1.2.2. L'adjectifs au sein des noms à
Port-Royal
Dans la grammaire raisonnée, l'adjectif est
étudié dans la classe du nom. En effet, selon Arnaud et Lancelot,
la classe du nom est un vaste ensemble. Il faut y distinguer les noms
substantifs et les noms adjectifs.
Pour Arnaud et Lancelot (1660 : 119-126), les noms substantifs
comprennent des noms communs et des noms propres. Ces mots portent sur des
objets de nos pensées et sur leurs caractéristiques. Les objets
représentent des substances. Elles peuvent subsister,
c'est-à-dire exister seules. Exemple : table, chaise,
terre.
Pour ces auteurs, au contraire,
un nom adjectif ne représente qu'une
caractéristique (un accident, selon la terminologie de l'époque).
Un tel mot ne peut exister seul dans le discours ; il doit s'adjoindre à
un autre mot, d'où la dénomination de nom adjectif. En effet, des
mots comme gentil ou intéressant ne
trouvent leur sens que lorsqu'ils accompagnent un nom substantif, qu'ils
permettent de préciser.
L'adjectif se définit par rapport au substantif.
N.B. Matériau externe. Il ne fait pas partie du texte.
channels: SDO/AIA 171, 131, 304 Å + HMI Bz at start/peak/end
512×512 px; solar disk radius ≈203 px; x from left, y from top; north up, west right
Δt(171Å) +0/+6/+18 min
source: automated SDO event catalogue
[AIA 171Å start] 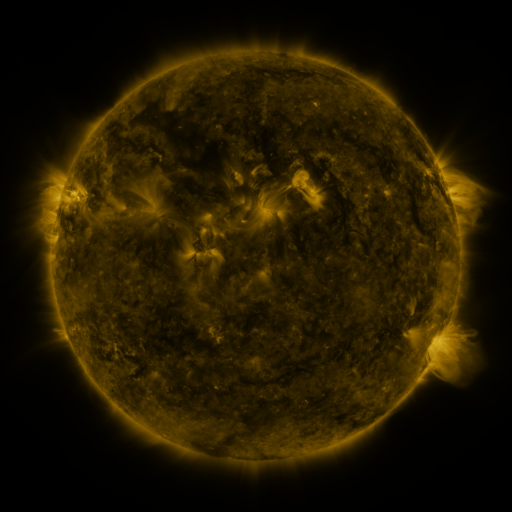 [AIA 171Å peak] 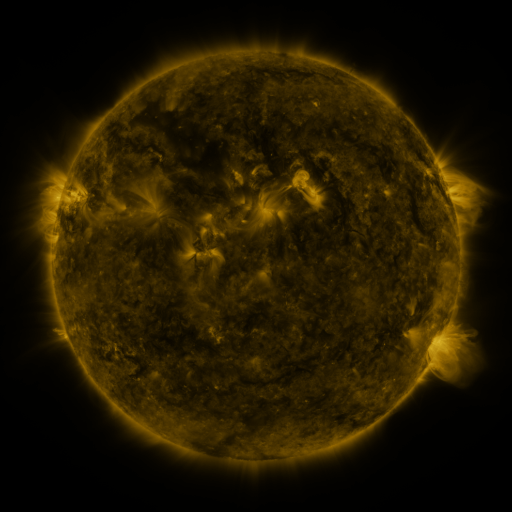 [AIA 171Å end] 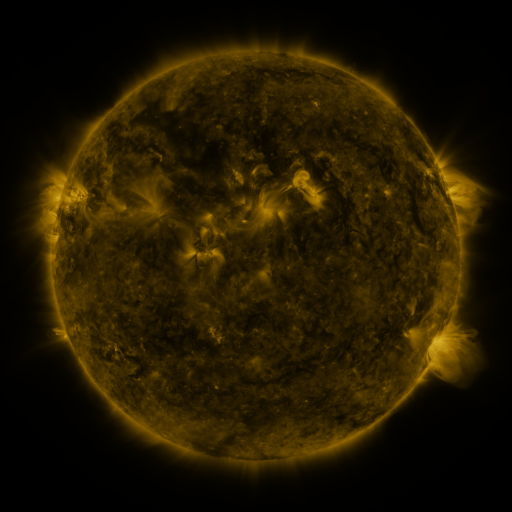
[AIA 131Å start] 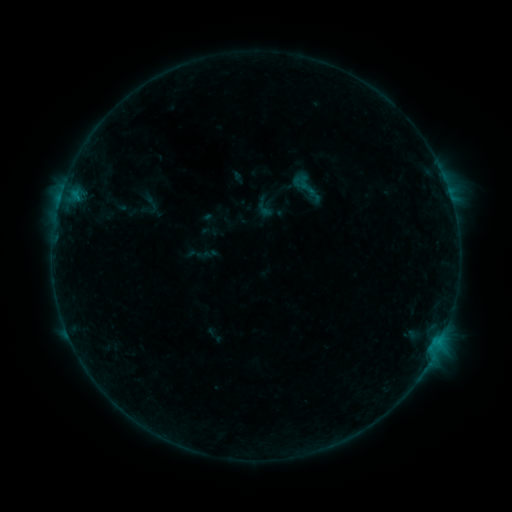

Il
aide à lui donner un contenu référentiel clair. Même
si la grammaire raisonnée aborde l'adjectif, la configuration de cette
classe et ses propriétés paraissent flous. Une question moderne
comme celle du participe s'y trouve néanmoins soulevée.
En tant que catégorie de la langue, le participe se
trouve au confluent de plusieurs problèmes grammaticaux. Il pose la
question de sa définition catégorielle, c'est-à-dire de sa
classe syntaxique, celui de l'accord et des fonctions. Cette forme partage les
traits du verbe, du nom et de l'adjectif. Arnaud et Lancelot en font une partie
du discours à part entière. Parlant de l'accord du participe,
Arnaud et Lancelot (1660 : 126) estiment que ce dernier s'accorde avec le
relatif ou le nom substantif auquel il est lié.
accord du participe, et par extension des adjectifs, sur le
modèle du nom substantif. Que peut-on retenir de Port-Royal au plan
théorique et de l'analyse de l'adjectif ?
Pour Piron (2008 : 9)
L'apport majeur de la grammaire d'Arnauld et Lancelot
réside dans la transposition de concepts philosophiques et logiques
à la réflexion linguistique. Les mots, d'une part, sont
scindés en deux supracatégories : dans l'une, ils renvoient aux
« objets des pensées » (nom, article, pronom, participe,
préposition et adverbe) ; dans l'autre, ils renvoient à « la
forme & la manière de nos pensées » (verbe, conjonction
et interjection) (Arnauld et Lancelot, 1660, p. 30). D'autre part, les auteurs
posent comme postulat d'analyse linguistique les trois opérations de
l'esprit que sont le fait de concevoir, de juger et de raisonner. Parmi elles,
l'opération centrale est celle du jugement, exprimée au moyen du
verbe. Juger consiste à « affirmer qu'une chose que nous concevons
est telle ou n'est pas telle » (Arnauld et Lancelot, 1660, p.
28.).
En d'autres termes, la grammaire raisonnée augure
l'analyse grammaticale et l'analyse logique. Elle préfigure
déjà la plupart des fonctions des mots au sein de la phrase. Elle
a corrélé la pensée à la langue et estime que
parler une langue c'est émettre des jugements. Les jugements en question
sont sous-tendus par des verbes. Or, les verbes véhiculent des
propositions, dont chaque phrase correspond à une proposition.
L'adjectif est intriqué au nom. La distinction entre
adjectif qualificatif et adjectif déterminatif n'est pas encore
esquissée. Les propriétés de la classe et ses
différentes ramifications ne sont pas encore connues.
Or, Selon WIGGERS (1997 : 263)
l'histoire de la pensée linguistique est faite non
d'une accumulation longitudinale de savoirs exploités en
continuité, mais d'une combinaison d'apports latéraux et de
superpositions, qui ne se recouvrent jamais parfaitement, et qui
véhiculent des contenus doctrinaux souvent disparates. Mais la
pensée linguistique retrouve une unité dans la mémoire
qu'elle s'est constituée de ces méandres et de ces interstices :
mémoire sélective, et dont certaines parties ne sont guère
activées à telle ou telle époque, mais une mémoire
qui a modelé notre conception du langage, et notre idée de la
façon/des façons dont on peut l'étudier.
Les développements de Port-Royal auront un rayonnement
séculaire. Ils vont influencer toute la grammaire classique et les
ouvrages scolaires. La perception de l'adjectif n'est pas en reste.